En todos estos años, más de una década, he visto como Ángel dejaba de ser un arcángel terrible y se volvía un ángel bueno, aunque doliente. La muerte, la juventud perdida, el peso aplastante de los excesos parecían cebarse en él. Observé con regocijo que seguía siendo un buen forofo del fútbol y Joselitista hasta la muerte. Creo que llevó a vivir con él un gato que se llamaba Baudelaire. Y empezó a soltar lastre y gravedad de poeta clásico y melancólico: empezó a bailar con los puñales de la añoranza y con la asechanza de la muerte. La muerte como tema, como obsesión, aunque él --al menos para los amigos-- estaba más vivo que cuando era un ciudadano impresentable aunque un vate genial y taciturno. Ahora lo único taciturno en Ángel Guinda es su poesía, horaciana, devoradora y doliente, poesía de la pérdida y de la delgada esperanza. Poesía suya y personal, virtuosa en su concisión, al modo de Cernuda, Brines: intimidad heroica e irremediable.         
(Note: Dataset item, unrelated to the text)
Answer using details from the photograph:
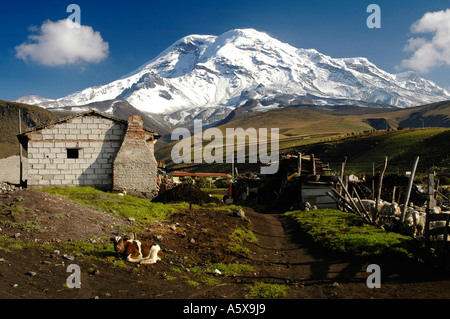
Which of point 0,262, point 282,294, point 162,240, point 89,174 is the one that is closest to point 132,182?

Me gusta mucho esta sentencia de Conocimiento del medio: "De vida está hecha la vida. Sórbela lentamente hasta morir". Este libro, como dice Antonio Gamoneda, es un libro de culminaciones. Autor de poemarios y versos tan acertados, me gusta especialmente éste: "Toda la belleza del mundo cabe en una brizna de hierba" Ángel Guinda está más vivo que nunca, habita cerca de las estrellas y a ras de tierra, en la pasión, en la plenitud de la hermosura, en la palabra que amansa y purifica todas las enfermedades. Cierro esta nota, hallada entre mis papeles antiguos, con este canto a la vida:                  

Saborea la savia, húmeda aún,        
de los árboles talados, la clorofila,        
el polen. Escucha,         
tras la exaltación de los pájaros, el coro        
de los insectos, la oración         
del arroyo, el rápido y furtivo        
deambular de los roedores.         

Todo tan vivo para que vivas tú.           

4 comentarios

Javier -

De Ángel Guinda me gusta la intensidad de las sensaciones en sus poemas. Le gusta vivir y morir intensamente.

Vicente -

Descubrí a Ángel hace unos años al hacer un trabajo sobre su vida y su obra. Me alegro de haber conocido a la persona que hay detrás del poeta y puedo decir que saboreo sus versos con fruición. Sus afolirismos son magníficos, igual que la reseña de Antón.

qué texto -

tan bonito

Angéline -

Qué entrañable. Me alegra haberlo leído. Un abrazo, Antón. De sentimental a sentimental.